*Selected text*
The Bates would have to do this too. They don't ever host Mr. Woodhouse because of his eccentricities, but if they are invited to dinner they would be expected to host back. That pork that Emma sent them likely was shared with Mrs. Elton or Mrs. Cole or whomever they needed to invite back to dinner. Or their neighbours might come up with clever excuses and then just come for tea.
The only Austen character at risk of real, actual poverty, is Mrs. Smith in Persuasion. She is unable to keep even a servant and is selling handmaid goods to support herself.
Cranford by Elizabeth Gaskell is all about this: a small town mostly inhabited by spinsters and widows who mostly have incomes similar to the Bates's, and how they all collectively pretend that they can afford to be gentry. Like baking the treats for your friends yourself but pretending that your maid did it. Or pretending you have candles burning at night but actually rushing to light them when someone knocks on the door. They all find ways to save in other areas of their lives so they can maintain the trappings of gentry.

Data items
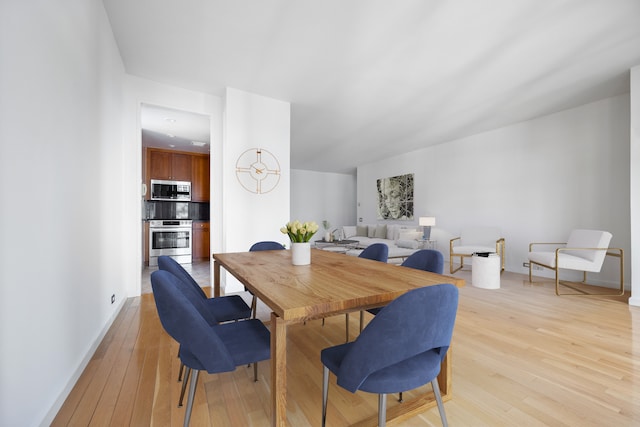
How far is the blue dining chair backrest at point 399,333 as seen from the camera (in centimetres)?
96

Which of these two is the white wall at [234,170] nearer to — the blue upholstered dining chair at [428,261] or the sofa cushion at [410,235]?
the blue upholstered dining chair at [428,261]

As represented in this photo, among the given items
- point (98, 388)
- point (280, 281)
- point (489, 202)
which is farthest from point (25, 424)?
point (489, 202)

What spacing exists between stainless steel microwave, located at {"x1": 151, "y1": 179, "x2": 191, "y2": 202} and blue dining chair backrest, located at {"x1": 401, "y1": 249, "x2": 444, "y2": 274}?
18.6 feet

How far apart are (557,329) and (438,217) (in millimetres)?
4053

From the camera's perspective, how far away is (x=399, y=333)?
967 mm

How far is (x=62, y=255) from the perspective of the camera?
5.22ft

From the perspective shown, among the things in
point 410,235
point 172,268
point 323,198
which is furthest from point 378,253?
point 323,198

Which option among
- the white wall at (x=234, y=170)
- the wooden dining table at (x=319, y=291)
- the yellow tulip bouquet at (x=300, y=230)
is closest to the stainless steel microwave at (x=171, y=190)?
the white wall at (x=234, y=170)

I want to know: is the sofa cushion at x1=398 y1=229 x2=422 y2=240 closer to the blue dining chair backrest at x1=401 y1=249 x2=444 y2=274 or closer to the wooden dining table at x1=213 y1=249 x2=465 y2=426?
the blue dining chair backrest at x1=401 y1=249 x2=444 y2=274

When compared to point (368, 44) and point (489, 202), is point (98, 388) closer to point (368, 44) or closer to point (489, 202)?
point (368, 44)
...
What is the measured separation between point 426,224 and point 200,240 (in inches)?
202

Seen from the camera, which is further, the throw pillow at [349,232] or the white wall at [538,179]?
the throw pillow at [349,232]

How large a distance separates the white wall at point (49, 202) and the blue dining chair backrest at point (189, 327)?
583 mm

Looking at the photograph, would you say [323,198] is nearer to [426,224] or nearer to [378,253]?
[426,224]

*Challenge*
Reproduce the full passage about keeping up genteel appearances on small incomes in Austen's novels and Cranford, word for word.

*Solution for this exercise*
The Bates would have to do this too. They don't ever host Mr. Woodhouse because of his eccentricities, but if they are invited to dinner they would be expected to host back. That pork that Emma sent them likely was shared with Mrs. Elton or Mrs. Cole or whomever they needed to invite back to dinner. Or their neighbours might come up with clever excuses and then just come for tea.
The only Austen character at risk of real, actual poverty, is Mrs. Smith in Persuasion. She is unable to keep even a servant and is selling handmaid goods to support herself.
Cranford by Elizabeth Gaskell is all about this: a small town mostly inhabited by spinsters and widows who mostly have incomes similar to the Bates's, and how they all collectively pretend that they can afford to be gentry. Like baking the treats for your friends yourself but pretending that your maid did it. Or pretending you have candles burning at night but actually rushing to light them when someone knocks on the door. They all find ways to save in other areas of their lives so they can maintain the trappings of gentry.